→ Brano da leggere
++++++
LA SALUTE E’ UN DIRITTO PER TUTTI

LE CURE SOCIO-SANITARIE PER GLI ANZIANI MALATI NON AUTOSUFFICIENTI E LE PERSONE CON DEMENZA SENILE

E’ chiarissimo l’obiettivo del convegno in corso il 27 giugno nella sala Dogliotti dell’Ospedale Molinette di Torino: garantire la tutela della salute degli anziani malati cronici non autosufficienti e/o con demenza senile, prioritariamente al loro domicilio, con piena assunzione di responsabilità della loro cura da parte del Servizio Sanitario Nazionale (SSN) e Regionale, in ogni luogo di cura, sia in struttura che a domicilio.

I promotori di questa finalità puntano a dimostrare che con una migliore organizzazione dei percorsi di cura e delle dimissioni dalle strutture sanitarie, è possibile ottimizzare le risorse del SSN con un utilizzo più appropriato dei posti letto e nel contempo, assicurare le prestazioni dei LEA (Livelli Essenziali di Assistenza) alle quali hanno diritto gli anziani malati cronici non autosufficienti: cure domiciliari in lunga assistenza, centri diurni, ricoveri in RSA (Residenze Sanitarie Assistenziali).

Già dalle prime relazioni dei diversi Dirigenti medici geriatri si nota una identità di vedute sul tema e una concordanza sulle problematiche.

Il primo problema , a livello nazionale è un insieme di fattori ormai arcinoti e conosciuti: il rapido invecchiamento della popolazione italiana negli ultimi 25 anni, una longevità in continua crescita, una mancata correlazione tra aumento della durata della vita e le facoltà psicofisiche di ogni soggetto.

Il secondo problema è dato dal mancato ancoraggio del sistema sanitario italiano alle problematiche poste dal primo problema: un vero tsunami che ha travolto le strutture e che ha portato il Piemonte ad avere oggi oltre 30.000 persone in liste di attesa da anni.
++++++
→ Materiale di studio
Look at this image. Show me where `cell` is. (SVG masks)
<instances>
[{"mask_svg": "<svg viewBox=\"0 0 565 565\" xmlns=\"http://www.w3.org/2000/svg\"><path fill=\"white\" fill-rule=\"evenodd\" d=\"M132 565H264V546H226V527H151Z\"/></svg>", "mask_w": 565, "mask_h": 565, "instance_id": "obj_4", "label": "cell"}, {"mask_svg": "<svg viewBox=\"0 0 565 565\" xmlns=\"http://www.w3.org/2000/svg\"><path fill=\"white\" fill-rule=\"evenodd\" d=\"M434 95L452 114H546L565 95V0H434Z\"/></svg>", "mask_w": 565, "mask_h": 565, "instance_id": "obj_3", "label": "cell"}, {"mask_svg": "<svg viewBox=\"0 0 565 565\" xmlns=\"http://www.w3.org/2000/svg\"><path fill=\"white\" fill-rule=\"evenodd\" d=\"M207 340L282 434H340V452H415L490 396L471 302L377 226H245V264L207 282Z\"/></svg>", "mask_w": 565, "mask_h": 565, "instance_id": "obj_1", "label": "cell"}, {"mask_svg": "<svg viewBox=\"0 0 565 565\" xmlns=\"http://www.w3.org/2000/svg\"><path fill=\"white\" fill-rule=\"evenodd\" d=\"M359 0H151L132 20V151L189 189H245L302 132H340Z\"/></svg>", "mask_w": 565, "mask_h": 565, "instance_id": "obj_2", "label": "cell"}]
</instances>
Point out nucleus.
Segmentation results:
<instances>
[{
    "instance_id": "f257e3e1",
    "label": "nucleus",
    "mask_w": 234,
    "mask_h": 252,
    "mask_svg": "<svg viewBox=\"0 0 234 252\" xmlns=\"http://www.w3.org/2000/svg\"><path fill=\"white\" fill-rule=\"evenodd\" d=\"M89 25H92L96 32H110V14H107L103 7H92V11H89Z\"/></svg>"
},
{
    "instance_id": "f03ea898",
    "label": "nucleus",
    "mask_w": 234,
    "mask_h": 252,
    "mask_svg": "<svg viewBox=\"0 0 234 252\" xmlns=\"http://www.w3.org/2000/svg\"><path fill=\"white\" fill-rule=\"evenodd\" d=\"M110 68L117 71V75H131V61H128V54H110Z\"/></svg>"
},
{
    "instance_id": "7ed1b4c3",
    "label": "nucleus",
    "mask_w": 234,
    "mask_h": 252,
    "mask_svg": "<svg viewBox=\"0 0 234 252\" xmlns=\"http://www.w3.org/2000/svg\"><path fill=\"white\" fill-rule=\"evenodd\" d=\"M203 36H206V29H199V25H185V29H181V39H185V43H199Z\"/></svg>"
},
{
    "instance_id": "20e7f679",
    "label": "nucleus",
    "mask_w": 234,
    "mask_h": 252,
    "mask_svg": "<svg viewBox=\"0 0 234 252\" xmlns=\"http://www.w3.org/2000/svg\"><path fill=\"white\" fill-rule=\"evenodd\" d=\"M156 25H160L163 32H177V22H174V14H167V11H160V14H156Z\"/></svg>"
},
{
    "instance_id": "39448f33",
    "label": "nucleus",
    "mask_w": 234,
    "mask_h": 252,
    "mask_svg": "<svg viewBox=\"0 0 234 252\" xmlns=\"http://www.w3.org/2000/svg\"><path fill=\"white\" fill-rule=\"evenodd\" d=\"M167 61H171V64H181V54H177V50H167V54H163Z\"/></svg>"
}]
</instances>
++++++
→ Cosa si chiede
a. Secondo il brano sul convegno, in quale sala e in quale ospedale si tiene l'incontro?
b. Modifica il brano sul convegno iniziando da "Già dalle prime" e proseguendo fino a "di ogni soggetto.": sostituisci "geriatri" con "ospedalieri".
c. Quali prestazioni dei LEA spettano agli anziani malati cronici non autosufficienti secondo il brano sul convegno? Elencale tutte.

→ Risposte attese
a. Nella sala Dogliotti dell'Ospedale Molinette di Torino.

b.
Già dalle prime relazioni dei diversi Dirigenti medici ospedalieri si nota una identità di vedute sul tema e una concordanza sulle problematiche.

Il primo problema , a livello nazionale è un insieme di fattori ormai arcinoti e conosciuti: il rapido invecchiamento della popolazione italiana negli ultimi 25 anni, una longevità in continua crescita, una mancata correlazione tra aumento della durata della vita e le facoltà psicofisiche di ogni soggetto.

c. Cure domiciliari in lunga assistenza, centri diurni, ricoveri in RSA (Residenze Sanitarie Assistenziali).